- Tonacatepeque Location in El Salvador
- Coordinates: 13°47′N 89°07′W﻿ / ﻿13.783°N 89.117°W
- Country: El Salvador
- Department: San Salvador Department
- Elevation: 1,978 ft (603 m)

Population (2020)
- • District: 170,282
- • Urban: 146,443
- Website: www.mytonaca.com

= Tonacatepeque =

Tonacatepeque is a district in the San Salvador department of El Salvador. It has a population of 90,896 inhabitants according to the 2007 Census. This makes this municipality twelfth largest in terms of population in El Salvador. It is part of the San Salvador metropolitan area.

== History ==

According to archeological findings, Tonacatepeque was first founded as a small settlement by the Pipil people in mountains just south of its current location. Under the Pipil people, Tonacatepeque was likely a small, minor chiefdom threatened by possible incursions by the Señorío de Cuscatlán (Lordship of Cuscatlán). During the conquest and settlement of the newly discovered Americas, an order of Franciscan missionaries attempted to convert the indigenous people, establishing a new church. The patron saint of Tonacatepeque under the Franciscan order was San Nicolás Obispo de Mira (Saint Nicholas Bishop of Myra). Hence, the burgeoning settlement took on the name San Nicolás Tonacatepeque. According to local history, around 1880 the foundations and ruins of that first Franciscan church were still visible.
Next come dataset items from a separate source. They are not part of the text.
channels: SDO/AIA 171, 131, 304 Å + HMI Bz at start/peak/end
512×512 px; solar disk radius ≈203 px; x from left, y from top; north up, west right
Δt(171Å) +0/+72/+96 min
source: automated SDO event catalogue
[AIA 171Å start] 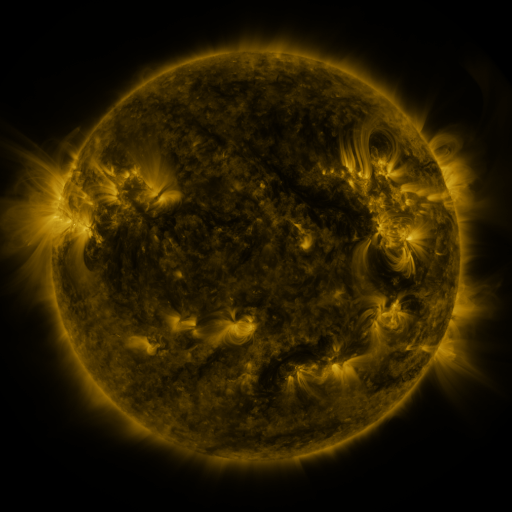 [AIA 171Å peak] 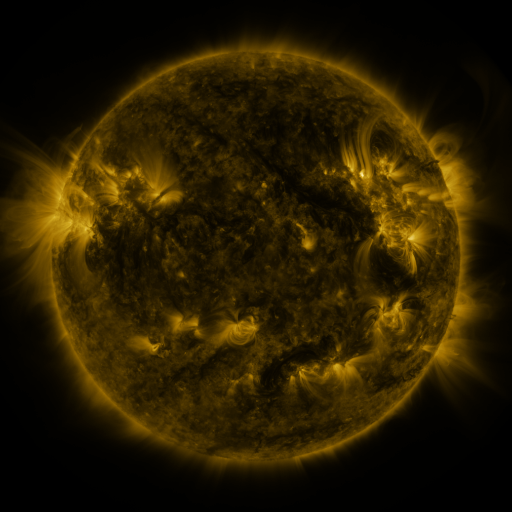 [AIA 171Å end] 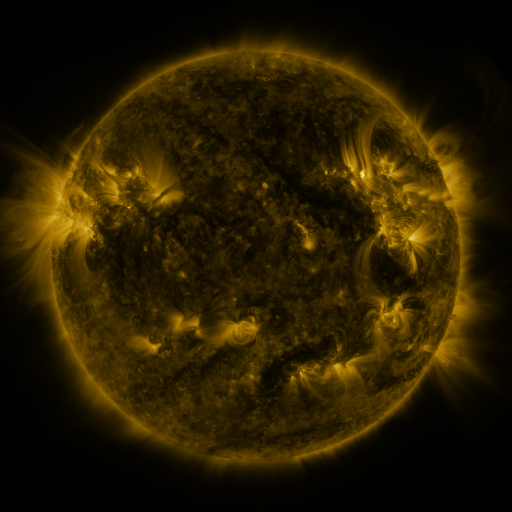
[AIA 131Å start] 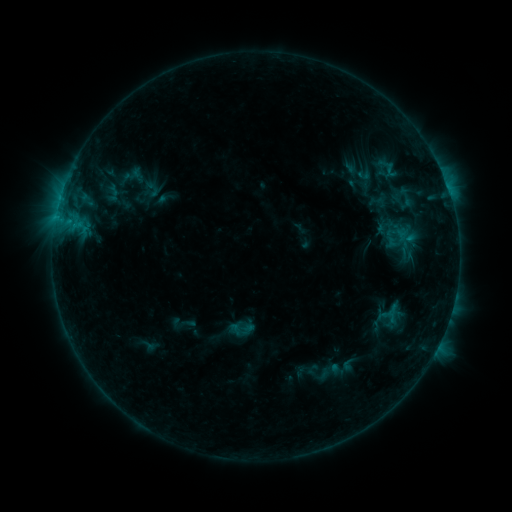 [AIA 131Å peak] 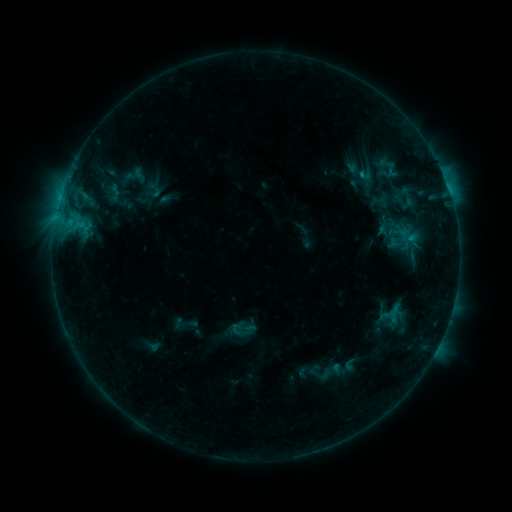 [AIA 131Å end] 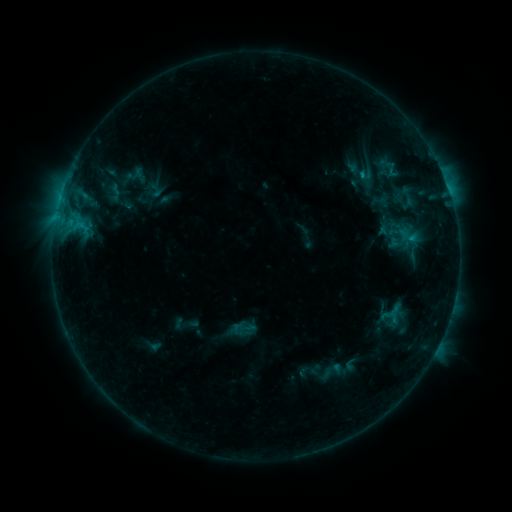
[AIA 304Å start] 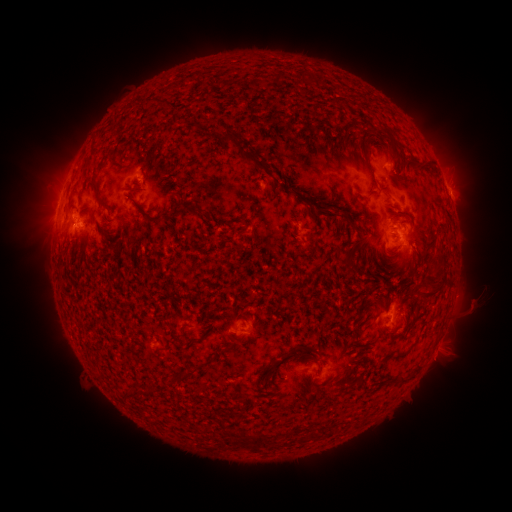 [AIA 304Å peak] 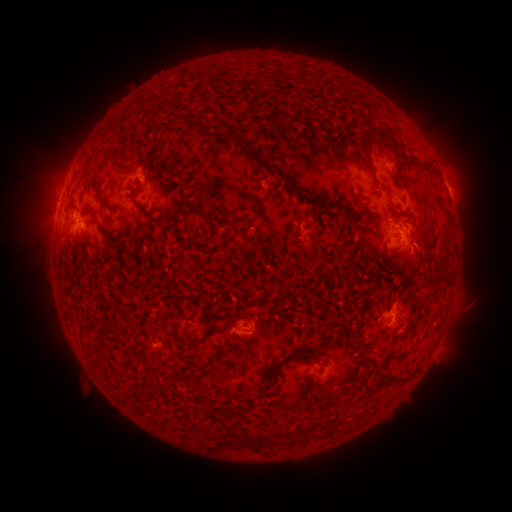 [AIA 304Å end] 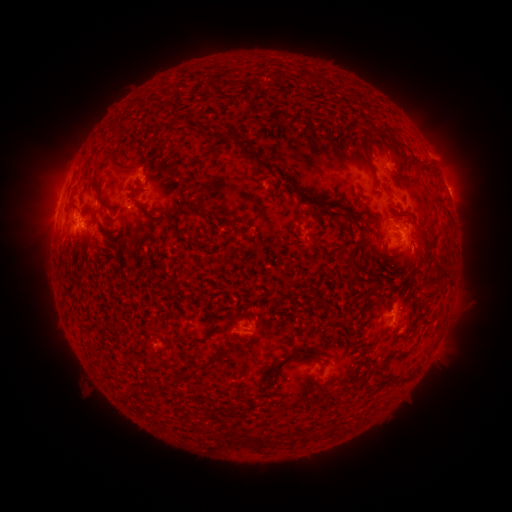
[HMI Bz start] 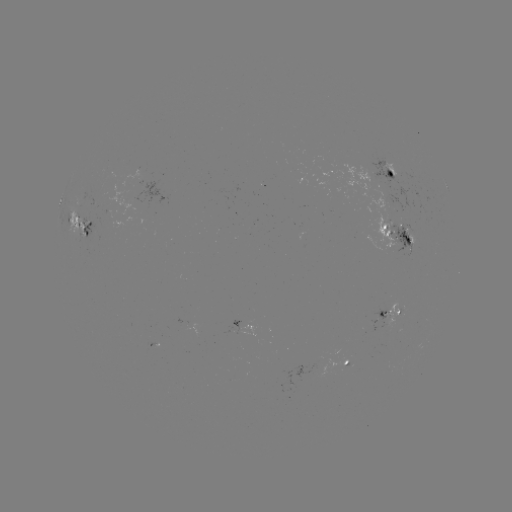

The current location of Tonacatepeque was established in 1560. By 1770, the town had its own established church and included annexed areas such as Soyapango, Ilopango, and the San José Guayabal Valley. At this point, the town was home to 96 families, comprising 628 people. In 1786, Tonacatepeque was integrated within the jurisdiction of San Salvador. In 1807, following a census done by Intendent Don Antonio Gutiérrez Ulloa, Tonacatepque was classified as a "pueblo" or small village, inhabited by 17 Spaniards, 718 natives, and 619 mestizos. Almost seven decades later, on March 7, 1874, the Salvadoran Legislature (under the administration of Field Marshal Santiago González) authorized the reclassification of Tonacatepeque from "pueblo" to "Villa." The title of City was conferred by legislative decree on February 6, 1878, during the administration of Dr. Rafael Zaldívar. On March 17, 1892, Tonacatepeque was made District Center by legislative decree under the administration of General Carlos Ezeta. The new administrative district included the populations of Toncatepeque, Apopa, Ilopango, San Martín, Nejapa, Guazapa, Aguilares, and El Paisnal.

==Geography==

The city of Tonacatepeque is situated on a plateau about 600 meters above sea level. It lies 18 kilometers to the northeast of El Salvador's capital, San Salvador.

Generally, the region's climate is cooler and less humid than its surrounding neighbors due to its mountainous location. However, during the months of March and April there can be influxes of heat and humidity. The region's minimum temperature is 22 °C (71.6 °F) with a maximum temperature of 28 °C (82.4 °F).